Sebastian is an Earl who is bored, so he investigates crimes for fun. A Bow Street Runner brings him crimes to solve. Prudence investigates ghosts for free. She meets Sebastian and wants to participate in his investigative work. She follows him to a bedroom during a party which does not help. Of course they are seen, so they have to become engaged to protect her reputation. Prudence is a Mary Sue character (poorly developed, too perfect and lacking in realism to be interesting). She is a young single lady running around without a chaperone. Some of her actions are silly and stupid.

There are three or four investigations during the book. The author focused on those instead of developing characters and relationships. There are three sex scenes. There is also a kidnapping and rape scene that is described after the fact. I’m usually ok reading about violence and rape, but this one made me feel sick.

### TO BE DONE
a - Do these statements agree with the review, and what words of the review decide each: (i) Sebastian investigates crimes because he is bored, (ii) Prudence charges a fee to investigate ghosts, (iii) the book contains four sex scenes?
b - Can you copy the review word for word from "There are three or" to "me feel sick."?

### DATA EXCERPTS
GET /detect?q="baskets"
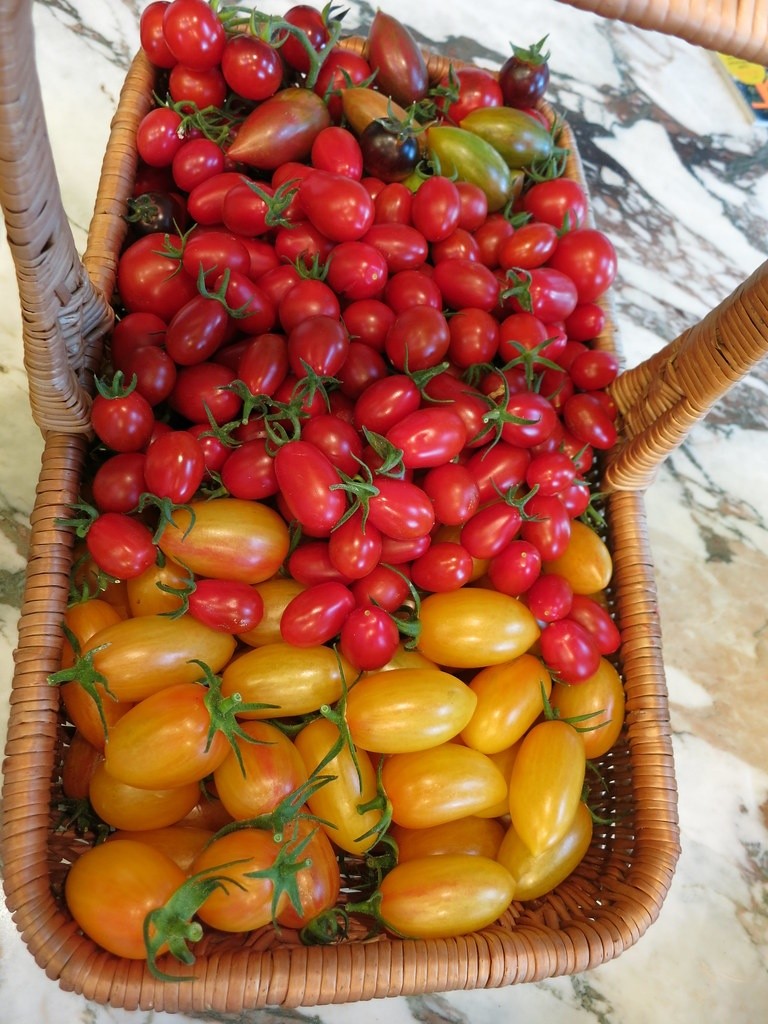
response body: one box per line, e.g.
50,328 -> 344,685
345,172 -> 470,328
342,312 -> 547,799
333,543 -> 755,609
0,0 -> 768,1013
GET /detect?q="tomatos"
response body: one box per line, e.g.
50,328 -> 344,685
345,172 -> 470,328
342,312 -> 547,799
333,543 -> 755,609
58,0 -> 624,960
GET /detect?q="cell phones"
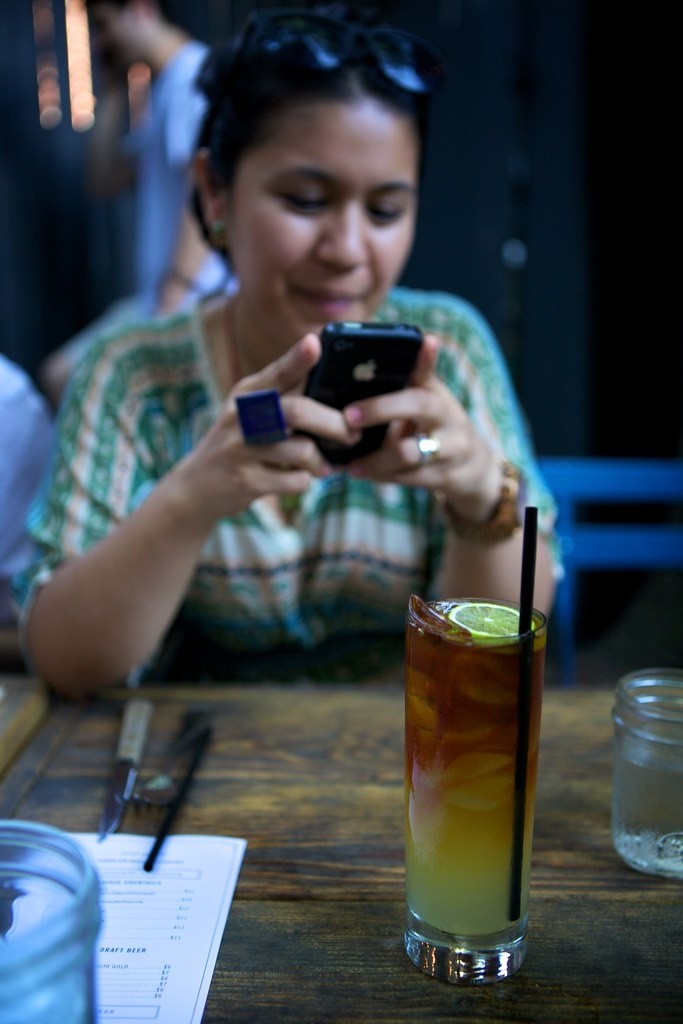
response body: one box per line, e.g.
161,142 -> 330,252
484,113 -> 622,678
293,321 -> 425,467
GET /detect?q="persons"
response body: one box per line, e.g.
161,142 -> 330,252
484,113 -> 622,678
0,0 -> 242,676
0,8 -> 560,695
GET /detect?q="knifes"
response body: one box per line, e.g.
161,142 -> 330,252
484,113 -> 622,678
98,698 -> 153,840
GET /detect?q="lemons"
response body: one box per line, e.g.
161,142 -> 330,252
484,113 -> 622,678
447,601 -> 536,646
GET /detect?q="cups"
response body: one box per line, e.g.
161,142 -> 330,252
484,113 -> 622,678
404,598 -> 548,989
611,666 -> 683,880
1,818 -> 102,1024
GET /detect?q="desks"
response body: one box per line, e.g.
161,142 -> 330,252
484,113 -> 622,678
0,672 -> 683,1024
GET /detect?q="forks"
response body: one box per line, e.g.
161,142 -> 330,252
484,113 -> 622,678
113,711 -> 203,806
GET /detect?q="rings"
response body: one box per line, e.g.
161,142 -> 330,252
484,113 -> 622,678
414,431 -> 439,464
237,390 -> 296,458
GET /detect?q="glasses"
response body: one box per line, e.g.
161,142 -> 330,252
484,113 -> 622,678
202,13 -> 435,131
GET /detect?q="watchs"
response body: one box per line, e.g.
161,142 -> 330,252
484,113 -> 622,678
434,453 -> 531,540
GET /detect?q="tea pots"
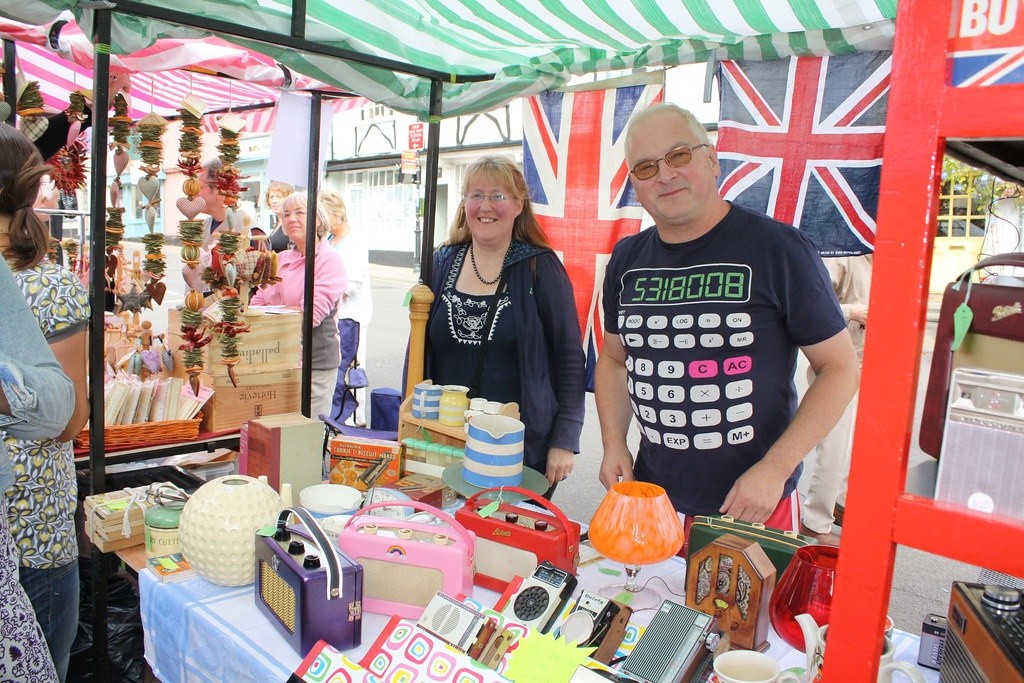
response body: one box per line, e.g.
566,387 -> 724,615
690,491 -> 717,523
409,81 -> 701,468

### ANSWERS FOR THE TASKS
a -
(i) Yes: "Sebastian is an Earl who is bored, so he investigates crimes for fun."
(ii) No: "Prudence investigates ghosts for free."
(iii) No: "There are three sex scenes."

b -
There are three or four investigations during the book. The author focused on those instead of developing characters and relationships. There are three sex scenes. There is also a kidnapping and rape scene that is described after the fact. I’m usually ok reading about violence and rape, but this one made me feel sick.